Output the material beneath this task exactly, images excluded.
[BEGIN Extracted records]
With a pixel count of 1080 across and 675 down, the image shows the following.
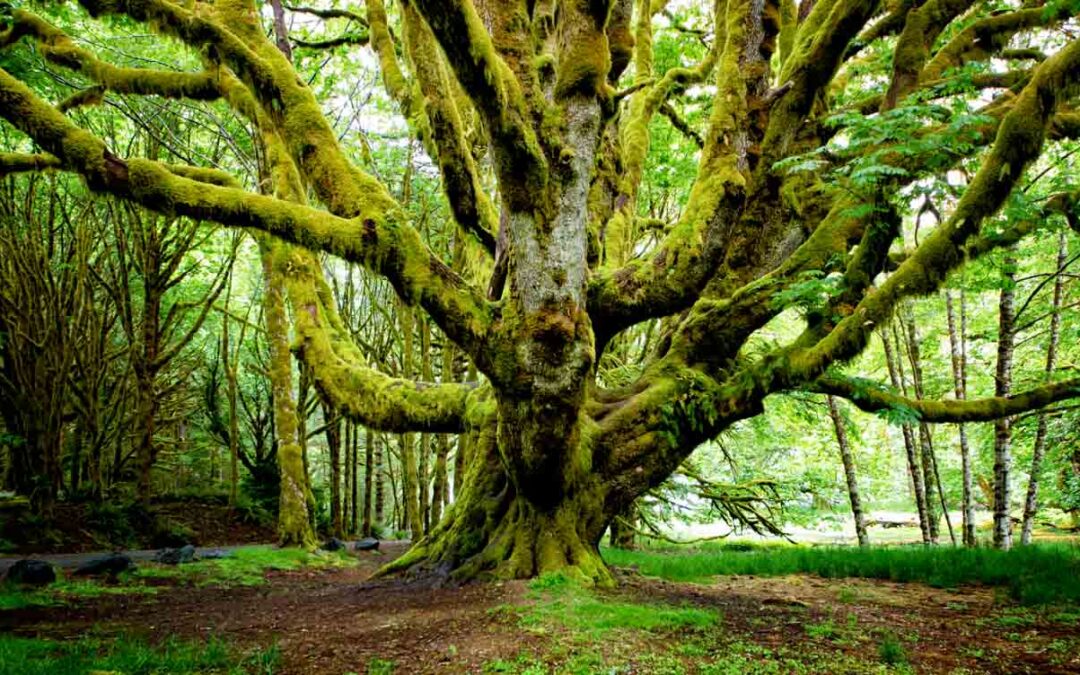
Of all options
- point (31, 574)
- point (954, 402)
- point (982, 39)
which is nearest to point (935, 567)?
[END Extracted records]
Result for this exercise -
With a pixel count of 1080 across and 675 down, the image shows the following.
Of all options
- point (31, 574)
- point (954, 402)
- point (982, 39)
which is nearest to point (935, 567)?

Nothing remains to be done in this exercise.